Tragédia da piedade

João Carlos Ramos

Euclides Rodrigues Pimenta da Cunha nasceu em 20/01/1866 no município de Cantagalo/RJ. Foi nomeado correspondente de guerra, em Canudos. Como tal, escreveu o clássico livro brasileiro intitulado “OS SERTÕES”, que é um relatório em estilo literário dos fatos acontecidos em Canudos, onde o lendário fanático religioso Antônio Conselheiro liderava um grupo revolucionário, pregando a volta de dom Sebastião, que restauraria a monarquia. O rebelde beato reunia entre seus milhares de seguidores, camponeses, escravos recém-libertos e indígenas revoltados contra o regime republicano opressor.

O livro lhe rendeu inúmeras homenagens e a cadeira de número 7 da Academia Brasileira de Letras, tendo como patrono Castro Alves e o antecessor Valentim Magalhães (fundador). O famoso escritor havia se casado com Anna Emília, filha do major Solon Ribeiro, um dos maiores propagandistas do ideal republicano. Após o casamento, ela passou a se chamar Anna Emília Ribeiro da Cunha. Traçamos ligeiramente o perfil do escritor, porém, o seu relacionamento com a referida esposa era envolto em brumas e altamente propenso a grandes desilusões. Ausente da família por questões de ofício e uma vez presente, se comportava com extremo autoritarismo, despertando carências e revolta íntima em sua esposa.

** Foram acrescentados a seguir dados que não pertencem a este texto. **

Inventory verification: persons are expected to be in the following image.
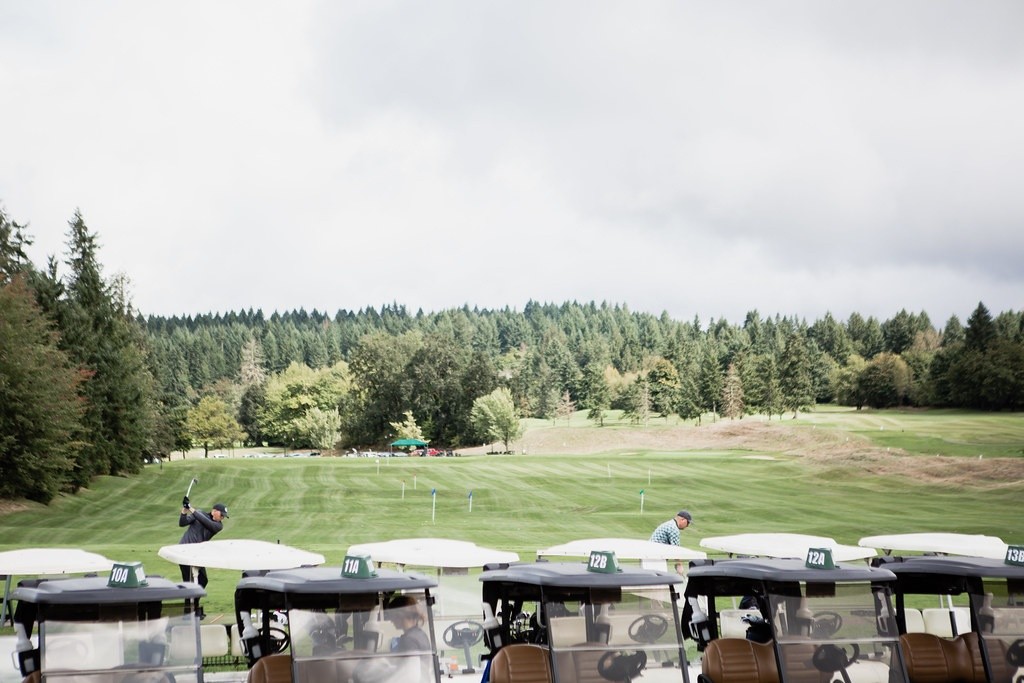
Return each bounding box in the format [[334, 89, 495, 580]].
[[642, 511, 691, 621], [386, 598, 431, 682], [178, 496, 229, 602]]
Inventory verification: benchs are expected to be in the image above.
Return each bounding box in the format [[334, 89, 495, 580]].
[[697, 638, 834, 683], [22, 664, 175, 683], [490, 643, 621, 683], [889, 633, 1018, 683], [246, 649, 373, 683]]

Uma vez em Canudos, o escritor a houvera deixado em completo abandono sentimental e financeiro. Anna se hospedara em uma humilde pensão, totalmente desconsolada e sem expectativa de melhoras. Nesse ínterim, por acaso, também se hospedara na mesma pensão um jovem desconhecido, chamado Dilermando de Assis. O encontro foi fatal e eles se apaixonaram à primeira vista. O jovem lhe ofereceu flores para cicatrizar, com seu suave odor as feridas de sua alma, totalmente despedaçada. Feliz, ela viu nascer o sol da esperança nos olhos do jovem militar. Ele desconhecia o estado civil do objeto de seu amor e, ao saber, prometeu-lhe amor eterno. Juntos, apostaram em uma paixão sólida e avassaladora, dispostos a arcar com as consequências. Não tardou muito e olheiros de plantão comunicaram a Euclides, detalhes do infortúnio. Totalmente furioso, arquitetou o plano da vingança. Quatro dias antes do fim da guerra de Canudos, ele voltou para sua terra a fim de dar cabo ao seu funesto intento. No local, chamado PIEDADE, ele tentou assassinar Dilermando com seu revólver, mas, para sua dupla infelicidade, o amante de sua esposa foi mais rápido no gatilho e, mesmo ferido, deu-lhe um tiro mortal. Abrindo um parêntesis, dez anos após a tragédia, o filho de Euclides tentou vingar a morte do pai e foi igualmente morto.

A imprensa da época deu imensos destaques ao fato e, obviamente, os julgamentos em sua maioria foram a favor do famoso escritor Euclides da Cunha. O triângulo amoroso trouxe graves consequências para todos os envolvidos.

Jamais poderemos entender os labirintos do coração e o que nos aguarda no futuro. Até hoje se discute nas rodas acadêmicas e na sociedade de modo geral sobre em quais ombros devem cair a culpa.

Analisando friamente, a culpa começou com as atitudes de Euclides e o restante foram tristes consequências. Para os radicais, a honra deve ser lavada com sangue, e para muitos religiosos foi um amontoado de pecados que serviram de lição, esquecendo, porém, que foram feitos do mesmo barro e trilham o caminho do imprevisível. Agora, que todos os três estão mortos, juntamente com a imensa maioria de seus contemporâneos, qual é a sua opinião?

Ainda em vida, ao ser entrevistada, Anna de Assis afirmava: "Eu não errei, eu amei”!